Firstly, we will briefly present the Tatar people and their mother tongue (a Kipchak Turkic language, subfamily of the Altaic languages). Then we will offer an overview of the current state of the Tatar online corpora and the way it is evolving. We will present the Corpus of Written Tatar project: based entirely on a volunteer contribution, it is the result of creativity, enthusiasm, and professionalism of IT and Humanities experts from Kazan, the capital of the Tatar Republic in Russia. Their team built, launched, and has been successfully maintaining the first online Tatar corpora outperforming similar state-funded projects that appeared later.
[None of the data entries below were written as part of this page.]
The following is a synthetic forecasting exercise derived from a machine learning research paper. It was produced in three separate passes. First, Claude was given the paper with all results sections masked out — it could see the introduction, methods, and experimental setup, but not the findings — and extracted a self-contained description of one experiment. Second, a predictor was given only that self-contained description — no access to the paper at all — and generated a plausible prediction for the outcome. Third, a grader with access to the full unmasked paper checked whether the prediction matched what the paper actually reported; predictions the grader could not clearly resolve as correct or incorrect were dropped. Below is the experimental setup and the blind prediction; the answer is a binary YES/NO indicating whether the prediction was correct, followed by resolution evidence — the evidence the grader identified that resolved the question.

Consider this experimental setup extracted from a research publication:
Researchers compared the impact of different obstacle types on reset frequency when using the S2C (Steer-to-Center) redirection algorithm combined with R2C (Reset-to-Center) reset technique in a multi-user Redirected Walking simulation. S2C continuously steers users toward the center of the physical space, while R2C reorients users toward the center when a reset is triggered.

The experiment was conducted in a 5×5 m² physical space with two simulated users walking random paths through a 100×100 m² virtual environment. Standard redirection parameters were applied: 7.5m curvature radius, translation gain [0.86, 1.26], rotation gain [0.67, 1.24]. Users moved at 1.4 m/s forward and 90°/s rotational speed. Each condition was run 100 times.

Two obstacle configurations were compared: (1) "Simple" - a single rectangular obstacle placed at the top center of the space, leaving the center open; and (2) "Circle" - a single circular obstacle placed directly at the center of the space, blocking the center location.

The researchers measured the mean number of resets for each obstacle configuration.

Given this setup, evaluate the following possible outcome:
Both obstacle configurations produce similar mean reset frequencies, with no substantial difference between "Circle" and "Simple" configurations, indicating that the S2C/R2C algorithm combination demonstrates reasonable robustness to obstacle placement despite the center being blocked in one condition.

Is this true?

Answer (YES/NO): NO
We will examine some of its functions and the impact it has on the representation of the Tatar language online.
Finally, we will present an overview of Apertium, an international project, in which the team behind the Corpus of Written Tatar is also participating. Apertium is a free/open-source rule-based machine translation platform whose goal is to promote digital representation of minor languages through translation. Built and maintained through participatory work, this platform is a machine translation engine that enables language speakers and learners to translate from major languages into smaller ones and vice versa.
Not only do these projects facilitate language acquisition of the Tatar language both as a first and as a second mother tongue, but they also provide valuable applications, free and efficient, for writers, revisers, and translators. Just like any other Digital Humanities tools, these projects call for a joint team efforts and expertise.
Key-words: minority languages; representation of minority languages; minority languages corpus; online collaboration; Digital Humanities
Bios: Mansur Saykhunov holds a PhD in Tatar Philology and is one of the authors and the main developer of the Corpus of Written Tatar. He also participated in the development of the Tatar speech synthesizers. His current research interests are corpus linguistics, speech synthesis, Tatar phonetics. His main projects are: Text Corpus of the modern Tatar language; the Sketch Engine Project : Tatar News Corpus; Leipzig Corpora Collection : Tatar Mixed Corpus; APERTIUM: a free/open-source machine translation platform (contribution in testing and extending the dictionary of morphological analyzer for Tatar language)
Gulnara Shaydullina is a PhD student in Cognitive Informatics (University of Québec in Montreal). Born and raised in Russia, she graduated from the faculty of the Romance-Germanic Philology at the Bashkir State University (BGU, in Ufa, Russia) and worked as an ESL teacher, a translator, and an interpreter. Upon arrival in Canada, she received a Graduate Diploma in Translation (McGill University) followed by MA in Translation (University of Montreal). Her current research interests are crowdsourcing in translation, technology and translation, digital pedagogy, and teaching minority languages.